-- start of Materials provided --

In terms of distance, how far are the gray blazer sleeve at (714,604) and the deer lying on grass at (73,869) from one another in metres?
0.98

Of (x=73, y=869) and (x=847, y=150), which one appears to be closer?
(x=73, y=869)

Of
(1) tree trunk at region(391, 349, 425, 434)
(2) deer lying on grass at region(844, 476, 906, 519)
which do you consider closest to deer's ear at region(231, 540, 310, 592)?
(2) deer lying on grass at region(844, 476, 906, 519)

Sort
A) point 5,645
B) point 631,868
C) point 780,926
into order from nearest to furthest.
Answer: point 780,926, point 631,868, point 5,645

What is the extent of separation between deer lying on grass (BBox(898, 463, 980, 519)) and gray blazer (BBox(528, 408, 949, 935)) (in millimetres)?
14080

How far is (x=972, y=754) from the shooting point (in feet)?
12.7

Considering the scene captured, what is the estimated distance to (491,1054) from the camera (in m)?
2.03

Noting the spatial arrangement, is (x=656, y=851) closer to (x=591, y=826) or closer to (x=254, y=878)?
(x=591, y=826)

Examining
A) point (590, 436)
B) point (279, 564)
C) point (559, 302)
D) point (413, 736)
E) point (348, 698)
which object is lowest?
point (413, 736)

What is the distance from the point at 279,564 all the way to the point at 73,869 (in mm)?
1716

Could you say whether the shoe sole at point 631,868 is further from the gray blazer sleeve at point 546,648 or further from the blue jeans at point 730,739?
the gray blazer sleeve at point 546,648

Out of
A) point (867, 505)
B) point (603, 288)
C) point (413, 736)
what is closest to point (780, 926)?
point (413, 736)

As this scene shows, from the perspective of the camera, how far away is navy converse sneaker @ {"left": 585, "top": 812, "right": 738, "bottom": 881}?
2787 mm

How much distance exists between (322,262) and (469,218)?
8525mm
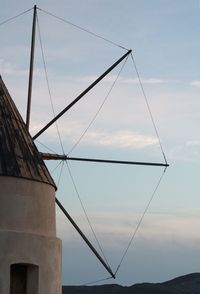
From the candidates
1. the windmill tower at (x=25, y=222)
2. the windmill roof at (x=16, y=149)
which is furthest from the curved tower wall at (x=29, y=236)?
the windmill roof at (x=16, y=149)

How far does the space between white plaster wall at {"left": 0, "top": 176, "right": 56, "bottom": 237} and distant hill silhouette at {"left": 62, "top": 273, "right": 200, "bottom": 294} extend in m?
37.8

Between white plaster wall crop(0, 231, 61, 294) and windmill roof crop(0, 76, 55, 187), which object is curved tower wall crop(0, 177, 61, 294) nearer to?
white plaster wall crop(0, 231, 61, 294)

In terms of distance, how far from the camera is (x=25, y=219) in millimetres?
16875

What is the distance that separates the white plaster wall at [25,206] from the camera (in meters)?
16.6

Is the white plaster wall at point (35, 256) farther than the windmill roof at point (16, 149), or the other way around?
the windmill roof at point (16, 149)

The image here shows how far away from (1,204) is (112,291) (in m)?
40.9

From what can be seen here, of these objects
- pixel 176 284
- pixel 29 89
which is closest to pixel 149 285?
pixel 176 284

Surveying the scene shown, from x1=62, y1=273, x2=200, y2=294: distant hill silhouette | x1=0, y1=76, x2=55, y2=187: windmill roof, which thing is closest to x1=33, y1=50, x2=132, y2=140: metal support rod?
x1=0, y1=76, x2=55, y2=187: windmill roof

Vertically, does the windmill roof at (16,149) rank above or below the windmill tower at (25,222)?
above

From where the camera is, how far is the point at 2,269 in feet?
52.6

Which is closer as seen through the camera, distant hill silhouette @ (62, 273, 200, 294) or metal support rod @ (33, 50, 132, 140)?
metal support rod @ (33, 50, 132, 140)

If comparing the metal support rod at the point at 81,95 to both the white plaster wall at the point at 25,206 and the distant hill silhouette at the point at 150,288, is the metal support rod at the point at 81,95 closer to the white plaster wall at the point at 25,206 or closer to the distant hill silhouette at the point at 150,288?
the white plaster wall at the point at 25,206

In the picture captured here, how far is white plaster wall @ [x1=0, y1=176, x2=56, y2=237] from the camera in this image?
54.4 feet

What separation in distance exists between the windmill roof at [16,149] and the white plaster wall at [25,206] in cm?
20
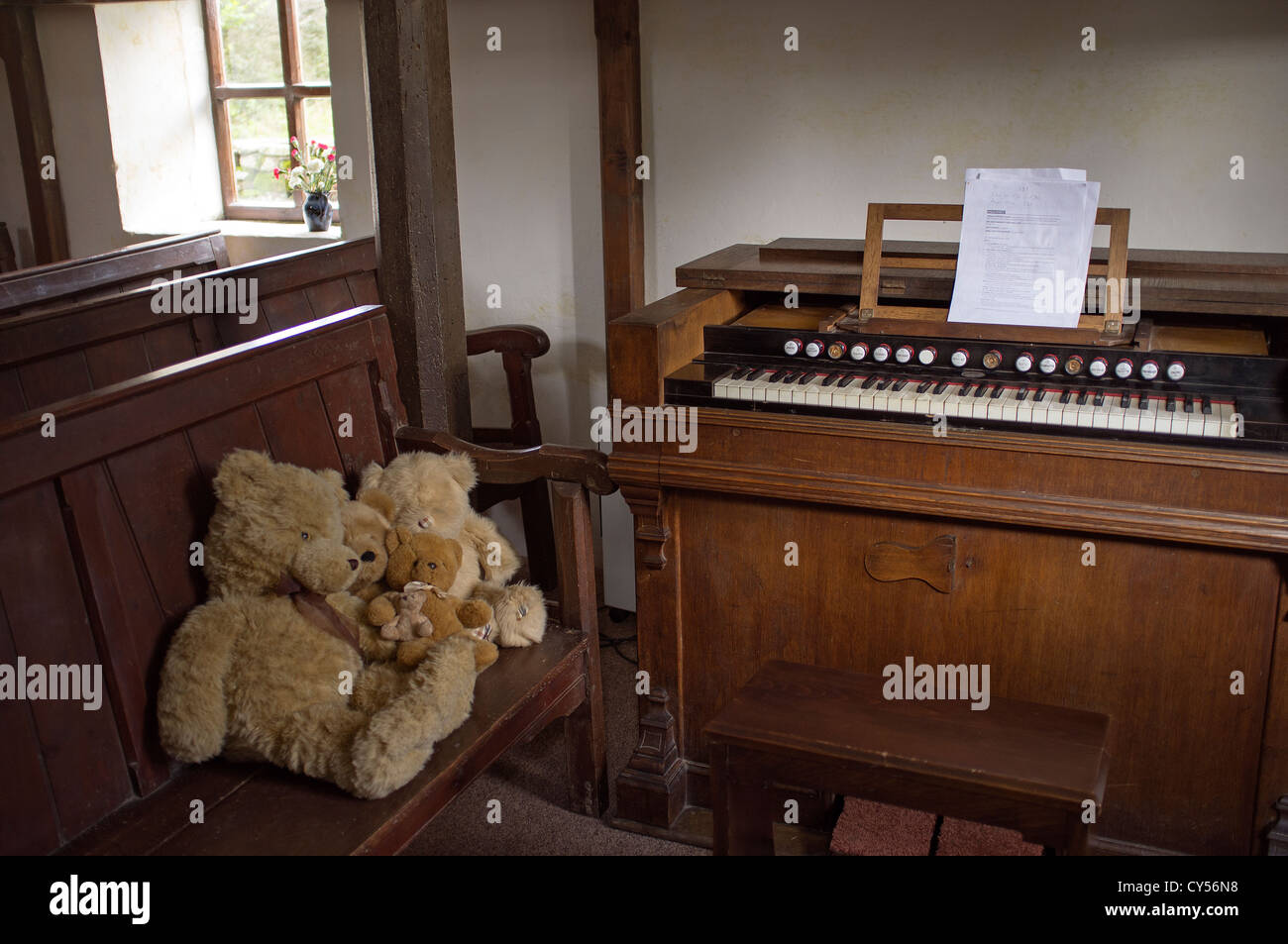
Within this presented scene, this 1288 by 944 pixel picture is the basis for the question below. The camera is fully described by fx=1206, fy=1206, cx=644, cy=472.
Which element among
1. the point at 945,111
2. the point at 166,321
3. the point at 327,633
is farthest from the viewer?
the point at 945,111

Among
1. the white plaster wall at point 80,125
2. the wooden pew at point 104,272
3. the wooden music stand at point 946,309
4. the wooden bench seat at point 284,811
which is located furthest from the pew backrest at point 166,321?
the white plaster wall at point 80,125

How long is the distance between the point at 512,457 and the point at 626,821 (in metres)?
0.87

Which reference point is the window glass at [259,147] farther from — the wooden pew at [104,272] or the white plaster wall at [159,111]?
the wooden pew at [104,272]

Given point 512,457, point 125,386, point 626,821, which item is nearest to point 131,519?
point 125,386

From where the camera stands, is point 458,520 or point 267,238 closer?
point 458,520

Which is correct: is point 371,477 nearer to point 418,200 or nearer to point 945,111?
point 418,200

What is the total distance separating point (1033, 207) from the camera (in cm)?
237

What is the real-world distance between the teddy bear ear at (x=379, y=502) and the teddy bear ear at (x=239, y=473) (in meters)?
0.31

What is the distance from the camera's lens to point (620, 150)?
354 centimetres

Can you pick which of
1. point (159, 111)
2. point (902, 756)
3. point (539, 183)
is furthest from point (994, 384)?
point (159, 111)

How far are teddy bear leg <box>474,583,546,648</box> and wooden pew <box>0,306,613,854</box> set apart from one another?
9 centimetres

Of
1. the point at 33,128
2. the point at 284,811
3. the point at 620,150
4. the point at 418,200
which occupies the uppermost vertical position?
the point at 33,128

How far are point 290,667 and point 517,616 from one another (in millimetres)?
550

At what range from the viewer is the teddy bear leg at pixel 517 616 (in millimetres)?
2490
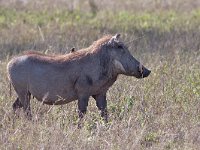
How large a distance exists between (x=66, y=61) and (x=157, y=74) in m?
2.10

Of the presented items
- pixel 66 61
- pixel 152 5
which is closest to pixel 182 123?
pixel 66 61

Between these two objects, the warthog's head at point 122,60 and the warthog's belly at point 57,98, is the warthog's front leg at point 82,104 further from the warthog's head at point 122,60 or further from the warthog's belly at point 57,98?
the warthog's head at point 122,60

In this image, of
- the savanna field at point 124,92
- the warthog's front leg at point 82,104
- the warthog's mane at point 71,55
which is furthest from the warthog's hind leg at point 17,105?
the warthog's front leg at point 82,104

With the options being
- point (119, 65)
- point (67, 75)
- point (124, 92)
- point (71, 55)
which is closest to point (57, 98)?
point (67, 75)

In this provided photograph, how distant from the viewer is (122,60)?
791 cm

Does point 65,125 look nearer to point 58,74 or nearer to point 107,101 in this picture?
point 58,74

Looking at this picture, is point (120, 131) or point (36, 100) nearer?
point (120, 131)

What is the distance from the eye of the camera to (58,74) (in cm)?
783

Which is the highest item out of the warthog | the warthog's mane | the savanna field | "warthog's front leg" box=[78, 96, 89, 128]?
the warthog's mane

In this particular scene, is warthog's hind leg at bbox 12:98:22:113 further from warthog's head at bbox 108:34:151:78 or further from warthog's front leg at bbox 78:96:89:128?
warthog's head at bbox 108:34:151:78

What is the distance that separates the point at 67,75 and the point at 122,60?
0.62 metres

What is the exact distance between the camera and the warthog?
25.6ft

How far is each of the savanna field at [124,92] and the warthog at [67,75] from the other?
174 millimetres

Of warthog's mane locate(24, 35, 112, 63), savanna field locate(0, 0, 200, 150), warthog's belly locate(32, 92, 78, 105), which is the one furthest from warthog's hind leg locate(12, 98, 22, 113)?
warthog's mane locate(24, 35, 112, 63)
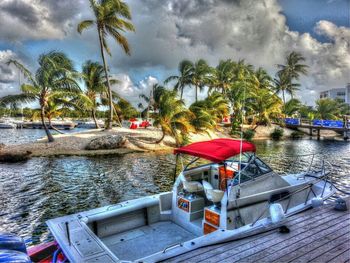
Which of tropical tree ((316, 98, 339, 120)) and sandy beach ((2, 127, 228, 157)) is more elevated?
tropical tree ((316, 98, 339, 120))

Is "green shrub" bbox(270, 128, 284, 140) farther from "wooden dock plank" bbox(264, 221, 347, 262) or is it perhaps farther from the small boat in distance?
"wooden dock plank" bbox(264, 221, 347, 262)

-- end of Materials provided --

Work to be completed:
Copy out the lines from the one containing "Does point 65,125" through the one containing "174 millimetres", both included, with no changes.

Problem solution:
Does point 65,125 look nearer to point 58,74 or nearer to point 107,101 in this picture?
point 58,74

Looking at this picture, is point (120, 131) or point (36, 100) nearer?
point (120, 131)

What is the distance from the eye of the camera to (58,74) (in cm)?
783

Which is the highest item out of the warthog | the warthog's mane | the savanna field | "warthog's front leg" box=[78, 96, 89, 128]?
the warthog's mane

In this particular scene, is warthog's hind leg at bbox 12:98:22:113 further from warthog's head at bbox 108:34:151:78 or further from warthog's front leg at bbox 78:96:89:128?
warthog's head at bbox 108:34:151:78

What is the distance that separates the point at 67,75 and the point at 122,60?
0.62 metres

What is the exact distance between the camera and the warthog?
25.6ft

How far is each of the savanna field at [124,92] and the warthog at [67,75] from the other?
174 millimetres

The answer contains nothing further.